Notion vs Obsidian: What 6 Months of Daily Use Actually Taught Me

4 min read
Split screen showing Notion and Obsidian interfaces

The 3 AM Panic Attack

It’s 3:47 AM. My Notion workspace won’t load. Internet’s out. I have a client presentation at 9 AM, and every slide, every talking point, every reference is locked behind Notion’s cloud.

That night, I started migrating 2,000 notes to Obsidian.

This isn’t a feature comparison. This is a war story.

The Honeymoon: Why I Loved Notion (Month 1)

What hooked me:

  • Databases felt like magic (relations, rollups, formulas)
  • Collaboration was seamless (real-time co-editing)
  • Templates made everything look professional instantly

I built:

  • A content calendar with automatic status tracking
  • A CRM for freelance clients with invoice tracking
  • A personal wiki with backlinked everything

It was beautiful. It was powerful. It was fragile.

The Cracks: Where Notion Failed Me (Months 2–4)

1. The Cloud Dependency Prison

Notion requires internet. Always. No exceptions.

*SHORT EXERCISE 1*: Copy the stretch of the Notion and Obsidian post from "It’s 3:47 AM." through "seamless (real-time co-editing)".
*SHORT EXERCISE 2*:
Answer these questions using the Notion and Obsidian post:
(a) At what time did the Notion workspace fail to load?
(b) How many notes did the writer start migrating to Obsidian?
(c) According to the section on cloud dependency, what does Notion always require?
*SHORT EXERCISE 3*: Continue the Notion and Obsidian post from its last line.

*RAW DATA*:
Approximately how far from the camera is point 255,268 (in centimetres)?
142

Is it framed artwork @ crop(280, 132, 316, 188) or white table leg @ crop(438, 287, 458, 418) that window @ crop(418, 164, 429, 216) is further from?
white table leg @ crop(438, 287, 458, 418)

*FINAL ANSWER 1*:
It’s 3:47 AM. My Notion workspace won’t load. Internet’s out. I have a client presentation at 9 AM, and every slide, every talking point, every reference is locked behind Notion’s cloud.

That night, I started migrating 2,000 notes to Obsidian.

This isn’t a feature comparison. This is a war story.

The Honeymoon: Why I Loved Notion (Month 1)

What hooked me:

  • Databases felt like magic (relations, rollups, formulas)
  • Collaboration was seamless (real-time co-editing)

*FINAL ANSWER 2*:
(a) 3:47 AM
(b) 2,000
(c) Internet

*FINAL ANSWER 3*:
Scenarios where this failed:

  • Flights (no offline mode for linked databases)
  • Spotty cafe WiFi (pages half-load, formatting breaks)
  • Notion outages (rare but catastrophic when they happen)

I’m not talking about “slightly inconvenient.” I’m talking about losing access to your entire knowledge base when connectivity drops.

2. The Speed Tax

Ever tried opening a large Notion page with embedded databases?

Average load time: 3–8 seconds.

Obsidian average: instant. (Because it’s just opening a text file on your local drive.)

When you’re checking notes 50+ times per day, those seconds compound into 30+ minutes of waiting per week.

3. Vendor Lock-In Hell

Notion export is technically possible. Practically? It’s a mess.

What you lose when exporting:

  • Database views and formulas
  • Backlinks and relations
  • All formatting nuance

Your beautiful, interconnected workspace becomes a folder of janky Markdown files with broken links.

Obsidian? Your notes are already plain-text Markdown. Move them anywhere, anytime. Forever.

The Switch: Why Obsidian Won (Months 5–6)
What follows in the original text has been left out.